To-do list |
[A] Answer these questions using the article about Charlie Carver's Playboy essay.
(i) Where did Carver's family move?
(ii) Which publication interviewed Carver about wanting to define himself?
(iii) What share of his body weight did Carver lose by the end of that year?
[B] Decide whether each statement agrees with the article about Charlie Carver's Playboy essay. Answer yes or no, and quote the deciding words.
(i) Carver's twin brother is named Max.
(ii) His father's openness eventually helped Carver come to terms with his own sexuality.
(iii) Carver closes his Playboy essay by urging readers to hide their expression.
[C] Reproduce the passage of the article about Charlie Carver's Playboy essay starting with "This was, what, 1999?" and going on through "a shameful inheritance.".

Article |

--------

Charlie Carver is known as a very handsome young gay actor—twin brother to Max, star of series like Teen Wolf, Desperate Housewives, When We Rise and The Leftovers. But after reading his personal essay in Playboy, we have to add compelling writer to that resume.

It was a well-reasoned treatise on resistance, progress, and hope, but it's Carver's aside about his childhood that is so heartbreaking. He recalls his family's move to Calistoga, California, and his discovery of his father's homosexuality.

"At 11 I found out my father was a faggot," he writes. "I hate that word, but it’s how the news resonated with me at the time, so I will write it."

This was, what, 1999? Before the first civil unions, and not before Matthew Shepard. I’d already conditioned myself to believe that any expression of gayness could lead to being tied up to a fence, and so you bet I was doing my damndest to pass in a disguise of frosted tips and Team USA soccer jerseys.

But with Dad’s news, the hammer finally fell on a loaded chamber and I was forced to reckon with what felt like was a shameful inheritance.

My blood felt tainted. I assumed his was. By the end of that year, I’d changed my name, lost 30 percent of my body weight, asked to die and was filled with such profound despair that, looking back on family photos from the time, I still don’t recognize myself.

That desire to distance himself from his imperfect father, from his imperfect self, pushed Carver into an unhealthy obsession with perfection. "I didn’t think anything was enough unless it was remarkable. I believed any less wouldn’t redeem my suffering or the little person who’d suffered it."

It wasn't until he allowed himself to fail at being perfect that he was able to break the cycle.

"Ultimately, to find happiness, I had to step off and freefall away from the remarkable persona I’d built and back into a more natural state of expression. Did that in and of itself count for anything?"

In an interview with Attitude, Carver admitted that, in part, he wanted to be able to define himself, without having to be compared to his father. Eventually, though, his father’s openness helped him to come to terms with his own sexuality: “I think he taught me, in the way that he lived his life, that your sexuality doesn’t define you.”

Carver ends his Playboy essay by stating that he's come to believe that just living your truth and being happy—not giving up or giving in—is a potent act of resistance. "As much as your safety will bear it, exist! Live freely in your expression, your body, love affectionately and exist! Exist!"

As we head into Pride weekend, we have to say we agree.

--------

Given information |
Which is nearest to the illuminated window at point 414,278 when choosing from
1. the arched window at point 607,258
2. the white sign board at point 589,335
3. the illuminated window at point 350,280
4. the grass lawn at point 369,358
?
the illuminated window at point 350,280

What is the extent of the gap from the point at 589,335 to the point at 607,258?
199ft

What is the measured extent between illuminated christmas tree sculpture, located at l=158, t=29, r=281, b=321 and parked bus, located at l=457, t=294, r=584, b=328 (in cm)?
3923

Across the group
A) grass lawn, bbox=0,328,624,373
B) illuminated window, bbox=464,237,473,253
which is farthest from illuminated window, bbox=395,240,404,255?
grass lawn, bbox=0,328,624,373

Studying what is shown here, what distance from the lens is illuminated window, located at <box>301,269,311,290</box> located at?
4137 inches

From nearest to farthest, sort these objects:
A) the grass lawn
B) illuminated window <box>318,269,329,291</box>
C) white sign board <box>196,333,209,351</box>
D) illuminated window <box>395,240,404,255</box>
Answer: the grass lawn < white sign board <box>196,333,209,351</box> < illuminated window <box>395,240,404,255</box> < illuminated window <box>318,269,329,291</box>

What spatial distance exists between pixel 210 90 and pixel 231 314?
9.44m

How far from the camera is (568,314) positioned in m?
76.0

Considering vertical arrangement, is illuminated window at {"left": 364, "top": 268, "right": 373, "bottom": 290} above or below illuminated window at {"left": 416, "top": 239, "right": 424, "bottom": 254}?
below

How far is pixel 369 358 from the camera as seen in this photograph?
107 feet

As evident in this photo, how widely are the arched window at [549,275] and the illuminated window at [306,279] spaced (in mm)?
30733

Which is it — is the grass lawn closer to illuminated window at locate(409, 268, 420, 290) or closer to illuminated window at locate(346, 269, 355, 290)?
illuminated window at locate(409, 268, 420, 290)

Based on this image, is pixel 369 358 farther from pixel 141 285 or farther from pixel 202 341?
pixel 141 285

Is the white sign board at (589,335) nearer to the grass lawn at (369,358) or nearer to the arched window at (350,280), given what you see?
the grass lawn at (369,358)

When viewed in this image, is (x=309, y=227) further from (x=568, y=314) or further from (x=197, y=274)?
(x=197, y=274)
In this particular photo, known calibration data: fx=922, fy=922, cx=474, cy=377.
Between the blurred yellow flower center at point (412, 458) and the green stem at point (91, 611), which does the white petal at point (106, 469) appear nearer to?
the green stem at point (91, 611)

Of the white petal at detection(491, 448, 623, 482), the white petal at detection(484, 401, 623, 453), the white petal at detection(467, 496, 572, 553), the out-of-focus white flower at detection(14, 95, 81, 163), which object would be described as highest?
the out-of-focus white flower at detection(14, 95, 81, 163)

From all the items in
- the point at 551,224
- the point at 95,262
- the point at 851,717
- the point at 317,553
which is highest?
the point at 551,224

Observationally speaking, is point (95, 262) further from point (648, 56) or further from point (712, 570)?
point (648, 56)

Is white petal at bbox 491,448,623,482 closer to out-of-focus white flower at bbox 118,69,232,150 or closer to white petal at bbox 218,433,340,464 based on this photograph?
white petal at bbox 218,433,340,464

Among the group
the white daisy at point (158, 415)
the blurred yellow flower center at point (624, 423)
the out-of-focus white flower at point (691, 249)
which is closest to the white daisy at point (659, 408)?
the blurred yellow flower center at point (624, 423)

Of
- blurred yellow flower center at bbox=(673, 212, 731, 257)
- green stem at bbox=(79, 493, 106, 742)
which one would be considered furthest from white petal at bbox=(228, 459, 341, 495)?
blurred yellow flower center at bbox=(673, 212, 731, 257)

--------

Final answers |
[A]
(i) Calistoga, California
(ii) Attitude
(iii) 30 percent

[B]
(i) Yes: "twin brother to Max"
(ii) Yes: "Eventually, though, his father’s openness helped him to come to terms with his own sexuality"
(iii) No: "Live freely in your expression, your body, love affectionately and exist!"

[C]
This was, what, 1999? Before the first civil unions, and not before Matthew Shepard. I’d already conditioned myself to believe that any expression of gayness could lead to being tied up to a fence, and so you bet I was doing my damndest to pass in a disguise of frosted tips and Team USA soccer jerseys.

But with Dad’s news, the hammer finally fell on a loaded chamber and I was forced to reckon with what felt like was a shameful inheritance.